Data Stack Architecture
Based on the Moose primitives that you define in your application, Moose will automatically configure and manage your underlying data infrastructure, including:
- An ingestion layer with API endpoints and automatically generated SDKs (as defined by your Data Models), to capture data from other applications or services
- A storage and processing layer - with streaming buffers to handle peak load ingestion, and database tables to capture raw and processed data - again, as defined by your Data Models
- An orchestration layer for managing data movement and transformations - as defined by your Streaming Functions and Aggregations
- A semantic layer to maintain data products available for downstream consumers - as defined by your Data Models, Streaming Functions, and Aggregations
- A consumption layer with API endpoints and automatically generated SDKs (as defined by your Data Models, Streaming Functions, and Aggregations), to make data easily accessible by other applications and services
Packaging Architecture
Your Moose applications can be packaged up to run in two similar but distinct architectures:
- Local dev server, aka “Dev”
- Production deployment, aka “Prod”
The “Dev” packaging is designed to run locally on your machine as you are developing.
You can locally run your Moose app in this configuration automatically via the Moose CLI with the moose dev
command.
Your app will update in realtime based on code changes, and generally does not seek to preserve local data across changes.
This architecture comes with “batteries included”, container-based infrastructure packaged in, so it’s lightweight and easy to get up and running.
Specifically, a Redpanda (opens in a new tab) container is included for data streaming,
a Clickhouse (opens in a new tab) container is included for data storage.
Node/Python processes are also created for data processing (ie. Streaming Functions).

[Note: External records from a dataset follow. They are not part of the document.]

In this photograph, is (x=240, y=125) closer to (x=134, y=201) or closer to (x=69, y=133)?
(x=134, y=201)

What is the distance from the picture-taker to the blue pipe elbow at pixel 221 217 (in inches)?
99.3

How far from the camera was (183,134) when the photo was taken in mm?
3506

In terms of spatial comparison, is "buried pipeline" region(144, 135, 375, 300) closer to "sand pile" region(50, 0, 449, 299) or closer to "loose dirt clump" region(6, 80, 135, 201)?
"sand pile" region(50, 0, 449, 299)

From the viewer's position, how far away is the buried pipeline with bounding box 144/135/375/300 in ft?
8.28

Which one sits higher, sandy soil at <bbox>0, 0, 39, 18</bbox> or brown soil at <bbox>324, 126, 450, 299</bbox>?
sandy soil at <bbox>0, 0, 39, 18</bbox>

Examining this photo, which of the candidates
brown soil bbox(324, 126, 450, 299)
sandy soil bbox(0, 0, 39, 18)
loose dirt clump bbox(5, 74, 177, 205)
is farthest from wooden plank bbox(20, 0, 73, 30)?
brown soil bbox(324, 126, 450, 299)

The “Prod” architecture is designed to run on-prem or in the cloud of your choice, and support highly scaled production workloads. Your entire Moose application is packaged into a single container for easy deployment and scaling. You can package your Moose app in this configuration automatically via the Moose CLI with the moose build --docker
command. It can be updated with a standard deployment process (such as CI/CD automation), and it provides deep assurances of underlying data integrity across versions and deployments. This architecture does NOT come with storage and streaming infrastructure included – it’s designed to run on top of the production data streaming and data storage clusters of your choice. Currently Moose supports Redpanda (opens in a new tab) for data streaming, and Clickhouse (opens in a new tab) for data storage.